▶ **WHAT TO DO**
Locate every line of the records that contains the word "appears" and copy each of those lines. Case counts.

▶ **DATA SUPPLIED**
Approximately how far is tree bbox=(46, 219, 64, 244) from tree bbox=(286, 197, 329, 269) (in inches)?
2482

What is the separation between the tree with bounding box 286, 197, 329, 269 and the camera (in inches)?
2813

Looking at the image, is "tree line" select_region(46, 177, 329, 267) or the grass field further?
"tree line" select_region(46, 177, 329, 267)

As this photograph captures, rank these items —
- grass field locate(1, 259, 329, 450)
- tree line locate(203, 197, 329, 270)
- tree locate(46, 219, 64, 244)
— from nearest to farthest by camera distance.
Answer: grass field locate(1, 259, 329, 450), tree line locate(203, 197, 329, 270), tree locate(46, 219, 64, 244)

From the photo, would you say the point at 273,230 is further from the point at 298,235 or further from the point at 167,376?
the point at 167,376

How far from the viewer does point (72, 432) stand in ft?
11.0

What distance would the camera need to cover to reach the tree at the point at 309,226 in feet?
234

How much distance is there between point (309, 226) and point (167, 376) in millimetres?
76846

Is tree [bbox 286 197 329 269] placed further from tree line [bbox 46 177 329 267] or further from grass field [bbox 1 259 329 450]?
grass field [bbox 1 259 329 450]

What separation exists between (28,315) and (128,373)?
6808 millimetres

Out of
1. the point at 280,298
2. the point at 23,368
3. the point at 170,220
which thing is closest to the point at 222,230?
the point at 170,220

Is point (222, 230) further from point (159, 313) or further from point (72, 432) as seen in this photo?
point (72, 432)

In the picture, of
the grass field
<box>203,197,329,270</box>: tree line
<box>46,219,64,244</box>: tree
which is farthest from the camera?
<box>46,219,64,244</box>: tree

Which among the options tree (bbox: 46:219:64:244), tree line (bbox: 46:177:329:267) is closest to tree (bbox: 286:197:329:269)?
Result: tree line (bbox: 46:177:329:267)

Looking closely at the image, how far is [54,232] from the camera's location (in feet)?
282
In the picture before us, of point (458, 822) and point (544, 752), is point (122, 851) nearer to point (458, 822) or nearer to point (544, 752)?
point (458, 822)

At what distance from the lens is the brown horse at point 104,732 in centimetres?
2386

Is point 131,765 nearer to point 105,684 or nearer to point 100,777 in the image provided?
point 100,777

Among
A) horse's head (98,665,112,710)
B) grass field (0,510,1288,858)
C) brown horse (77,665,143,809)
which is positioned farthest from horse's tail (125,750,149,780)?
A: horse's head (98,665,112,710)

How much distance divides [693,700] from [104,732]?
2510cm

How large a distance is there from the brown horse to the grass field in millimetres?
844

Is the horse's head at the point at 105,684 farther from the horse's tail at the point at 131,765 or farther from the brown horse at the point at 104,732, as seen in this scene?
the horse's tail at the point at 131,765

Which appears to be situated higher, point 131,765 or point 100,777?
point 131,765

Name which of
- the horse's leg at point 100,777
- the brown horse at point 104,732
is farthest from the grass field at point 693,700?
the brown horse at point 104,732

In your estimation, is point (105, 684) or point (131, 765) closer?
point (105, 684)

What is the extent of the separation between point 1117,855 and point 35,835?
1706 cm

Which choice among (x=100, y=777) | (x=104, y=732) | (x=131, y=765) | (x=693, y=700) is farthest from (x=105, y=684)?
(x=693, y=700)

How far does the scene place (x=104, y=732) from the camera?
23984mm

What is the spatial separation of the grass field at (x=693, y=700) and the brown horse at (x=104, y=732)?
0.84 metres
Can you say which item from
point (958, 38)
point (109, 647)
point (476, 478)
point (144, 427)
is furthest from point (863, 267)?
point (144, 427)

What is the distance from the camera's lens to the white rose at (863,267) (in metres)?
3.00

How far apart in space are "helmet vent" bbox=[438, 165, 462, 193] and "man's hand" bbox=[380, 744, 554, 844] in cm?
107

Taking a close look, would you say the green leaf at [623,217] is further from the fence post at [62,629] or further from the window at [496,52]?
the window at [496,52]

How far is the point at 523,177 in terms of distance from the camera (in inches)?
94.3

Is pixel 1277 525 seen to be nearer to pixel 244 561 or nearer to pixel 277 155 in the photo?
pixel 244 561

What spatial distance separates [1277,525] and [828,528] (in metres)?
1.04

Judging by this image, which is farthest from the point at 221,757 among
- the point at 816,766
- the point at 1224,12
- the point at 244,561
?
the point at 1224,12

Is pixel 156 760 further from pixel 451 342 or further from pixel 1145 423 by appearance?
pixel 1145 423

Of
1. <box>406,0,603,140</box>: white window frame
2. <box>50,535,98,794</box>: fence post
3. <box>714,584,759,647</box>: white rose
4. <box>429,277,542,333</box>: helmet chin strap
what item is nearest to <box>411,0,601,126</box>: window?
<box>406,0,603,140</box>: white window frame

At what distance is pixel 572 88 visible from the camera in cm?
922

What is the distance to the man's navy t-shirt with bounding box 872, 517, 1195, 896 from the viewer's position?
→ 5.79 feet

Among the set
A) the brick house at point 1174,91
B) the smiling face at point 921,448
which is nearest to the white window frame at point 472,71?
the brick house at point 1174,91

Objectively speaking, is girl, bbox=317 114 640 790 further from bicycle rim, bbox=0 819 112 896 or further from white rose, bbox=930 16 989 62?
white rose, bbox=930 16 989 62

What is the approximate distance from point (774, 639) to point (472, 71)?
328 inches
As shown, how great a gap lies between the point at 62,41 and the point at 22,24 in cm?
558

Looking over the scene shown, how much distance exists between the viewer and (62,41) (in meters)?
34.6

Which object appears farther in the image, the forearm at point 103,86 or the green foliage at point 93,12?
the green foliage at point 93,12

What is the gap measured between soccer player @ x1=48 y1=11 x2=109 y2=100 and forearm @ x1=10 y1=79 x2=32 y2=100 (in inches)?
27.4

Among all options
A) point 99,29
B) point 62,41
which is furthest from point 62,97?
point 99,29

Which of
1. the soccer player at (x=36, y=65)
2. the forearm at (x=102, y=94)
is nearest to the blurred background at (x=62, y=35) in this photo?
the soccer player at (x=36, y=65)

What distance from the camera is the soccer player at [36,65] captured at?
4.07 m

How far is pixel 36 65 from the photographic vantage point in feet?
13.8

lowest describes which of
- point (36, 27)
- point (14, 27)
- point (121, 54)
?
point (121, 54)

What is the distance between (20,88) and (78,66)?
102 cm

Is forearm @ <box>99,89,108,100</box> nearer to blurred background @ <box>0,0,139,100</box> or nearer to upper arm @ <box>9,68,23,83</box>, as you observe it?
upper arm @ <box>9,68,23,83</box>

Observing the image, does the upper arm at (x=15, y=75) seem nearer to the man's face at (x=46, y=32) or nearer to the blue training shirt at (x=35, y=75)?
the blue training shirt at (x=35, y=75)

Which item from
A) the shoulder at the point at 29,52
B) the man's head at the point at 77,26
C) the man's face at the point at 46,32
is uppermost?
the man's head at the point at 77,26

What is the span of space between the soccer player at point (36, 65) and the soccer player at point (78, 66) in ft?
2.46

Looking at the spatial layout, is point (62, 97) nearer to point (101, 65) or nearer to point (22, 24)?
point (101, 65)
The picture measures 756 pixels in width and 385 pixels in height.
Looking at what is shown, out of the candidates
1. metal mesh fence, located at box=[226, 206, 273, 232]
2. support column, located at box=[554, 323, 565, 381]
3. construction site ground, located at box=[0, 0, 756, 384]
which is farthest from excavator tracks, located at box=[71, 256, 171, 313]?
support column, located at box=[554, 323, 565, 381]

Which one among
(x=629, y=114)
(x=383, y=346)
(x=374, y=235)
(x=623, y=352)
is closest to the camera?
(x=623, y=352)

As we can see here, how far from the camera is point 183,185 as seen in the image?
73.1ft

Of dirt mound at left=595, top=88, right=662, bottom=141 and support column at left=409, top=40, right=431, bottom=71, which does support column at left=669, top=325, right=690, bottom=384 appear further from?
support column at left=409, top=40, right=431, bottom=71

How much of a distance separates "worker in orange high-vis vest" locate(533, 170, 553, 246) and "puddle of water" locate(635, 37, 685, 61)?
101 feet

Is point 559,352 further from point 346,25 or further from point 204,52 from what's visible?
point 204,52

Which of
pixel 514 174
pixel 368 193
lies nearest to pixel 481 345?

▶ **RESULT OF THIS TASK**
Which appears to be situated higher, point 131,765 or point 100,777?
Which object appears farther in the image, the forearm at point 103,86 or the green foliage at point 93,12?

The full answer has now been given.